Most introductory tutorials for Kubernetes show a graphic like this, step away, and say, “So now that I’ve explained it to you…” <scratches head>. The first time I saw a diagram like this one, I too was incredibly confused. What are all the boxes and arrows? What does that mean to me and my app?
I’ll explain each of these pieces, and unless you’re going to go deep into the weeds, this is likely the first and last time you’ll need to worry about Kubernetes in this way. In an exceptionally oversimplified explanation, here’s what this diagram shows:
- The Control Plane are all the machines that manage the cluster; All the green boxes. (If this were an organization chart, it would be labeled “management.”) We can think of this as all the plumbing in the system. The work of your web properties and data stores is not run here. You’ll generally want a few machines doing this work — three or five or nine. In most cloud-provided k8s clusters, these machines are free.
- The Worker Nodes are all the machines doing work for you and your business; All the blue boxes. These machines run your web properties, back-end services, scheduled jobs, and data stores. (You may choose to store the actual data elsewhere, but the engine that runs the data store will run here.)
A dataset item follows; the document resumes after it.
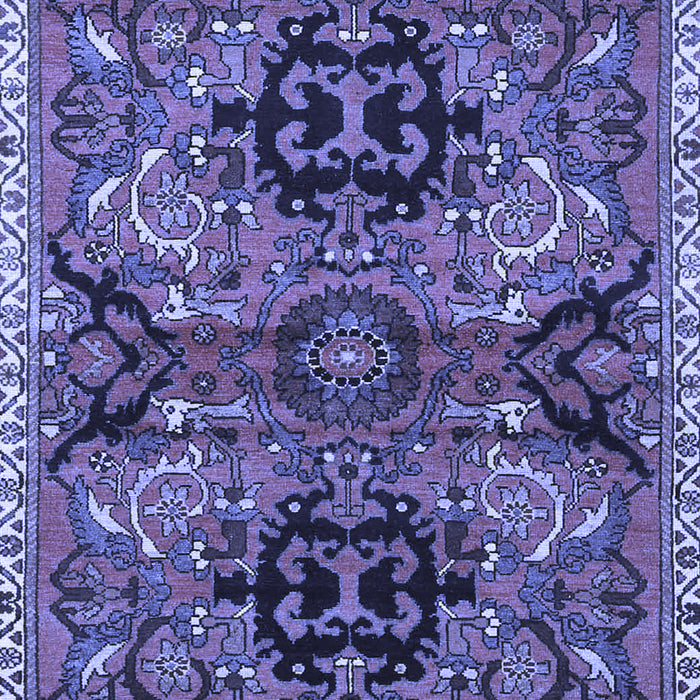 Machine Washable Persian Blue Traditional Rug, wshtr4239blu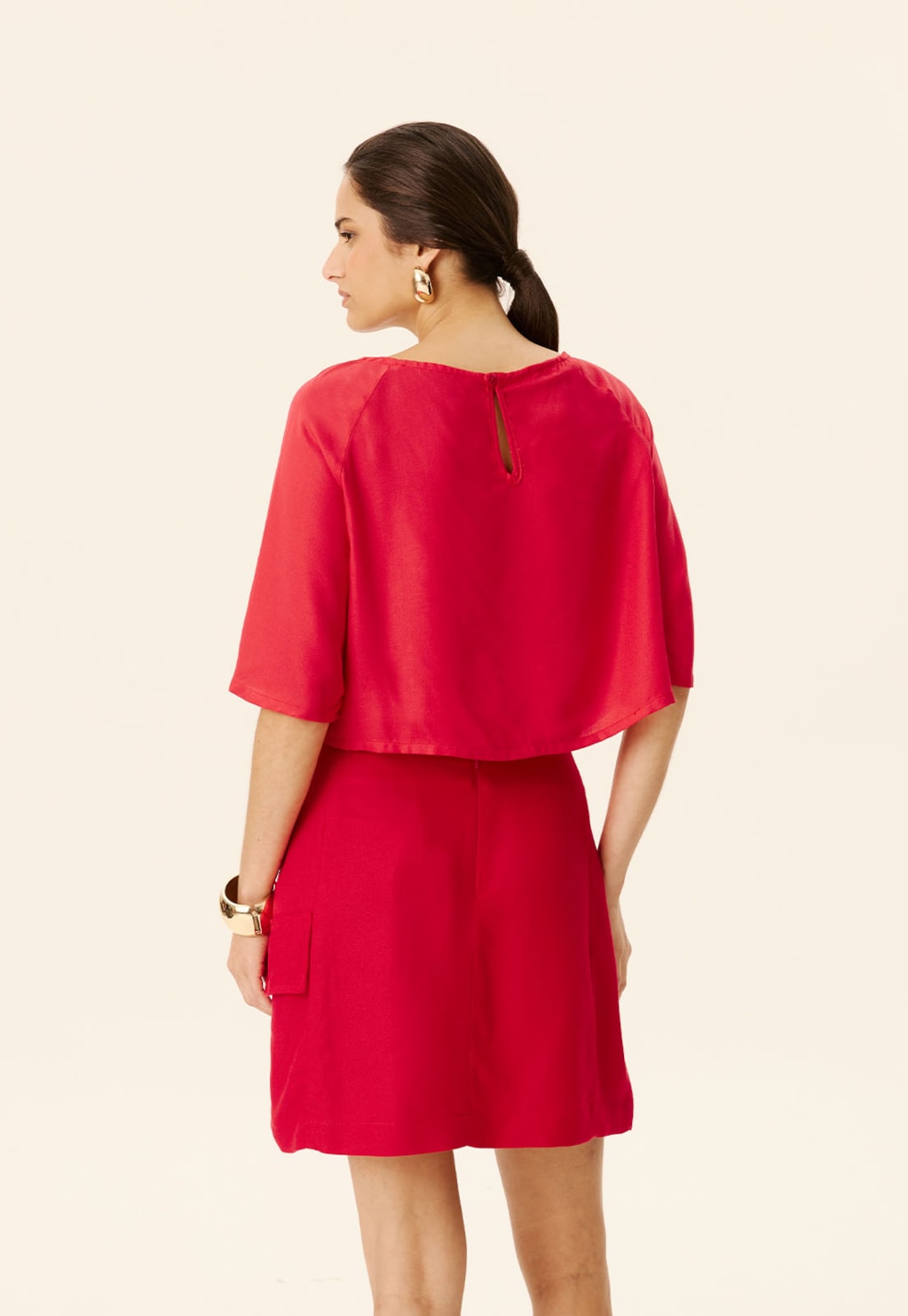 Blusa com Manga Cava Raglam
- As a developer or ops engineer, you’ll likely use kubectl, the command-line utility for Kubernetes, to start, stop, and change content in the cluster.
- kubectl connects to the kubernetes API server to give it instructions.
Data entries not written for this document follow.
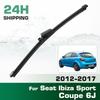 Rear Windshield Wipers Blades,Premium All-Season Wiper Blades Replacement For Seat Ibiza Sport Coupe 6J 2012-2017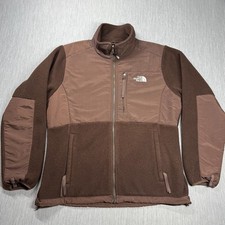 The North Face Women  s Polartec Full Zip Brown Denali Fleece Size Large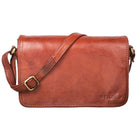 Partytasche Leder braun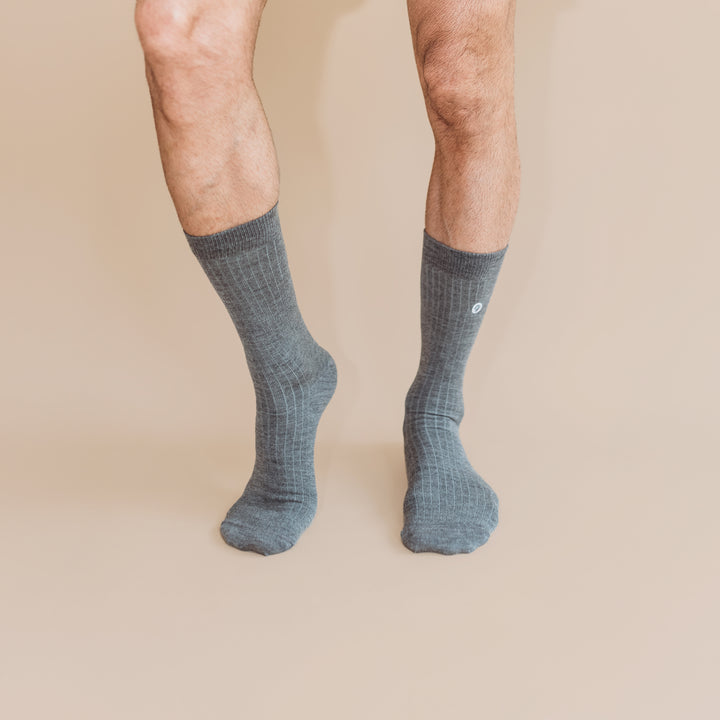 Merino Wool - Cotton Lightweight Adult Socks (3 pairs)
- The API server stores data in etcd, the kubernetes data store.
- The Controller Manager polls against the API, and notices a change in etcd.
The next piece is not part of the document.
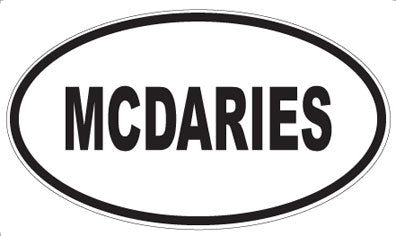 MCDARIES - Oval Sticker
- The Controller Manager directs the Scheduler to make a change to the environment, and the Scheduler picks a Worker Node (one of the blue boxes) to do the work.
- The Scheduler tells the Kubelet to make the necessary change. The Kubelet is responsible for the node (machine).
- The Kubelet fires up a Pod, and runs Docker commands to run the container.
- cAdvisor watches the running pods, reporting events back to the API that get stored in etcd.
- As a user visiting a website, the traffic comes in through the Internet, and through a load balancer, which chooses one of the worker nodes (machines) to run the content.
- The traffic is forwarded to Kube-Proxy.
- Kube-Proxy identifies which Pod shoud receive the traffic and directs it there.
- The Pod wraps the container, which processes the request, and returns the response.
- The response flows back to the user across the Kube-Proxy and the Load Balancer.
This is likely the first and last time you care about Kubernetes at this level. (The knee bone connected to the hip bone.) But as you look at the graphic and the flow of data, one thing stands out: Kubernetes is great for microservices because Kubernetes is microservices. Each one of these pieces is a container running inside the Kubernetes cluster. Each can be replaced with alternate implementations, either from the community, or things you build. Kubernetes is a great place for you to host your services because Kubernetes hosts its own services this way as well.
Kubernetes is the orchestrator for the modern web. Whether you’re running stateless website code or running a stateful data store, such as MemSQL, Kubernetes can scale to match your needs. As the emerging industry standard platform, it’s extensible, allowing one to replace portions of the cloud OS with custom pieces, from either open-source players or custom-built components. Kubernetes will automatically monitor your crucial business web properties, and can restart necessary services without intervention.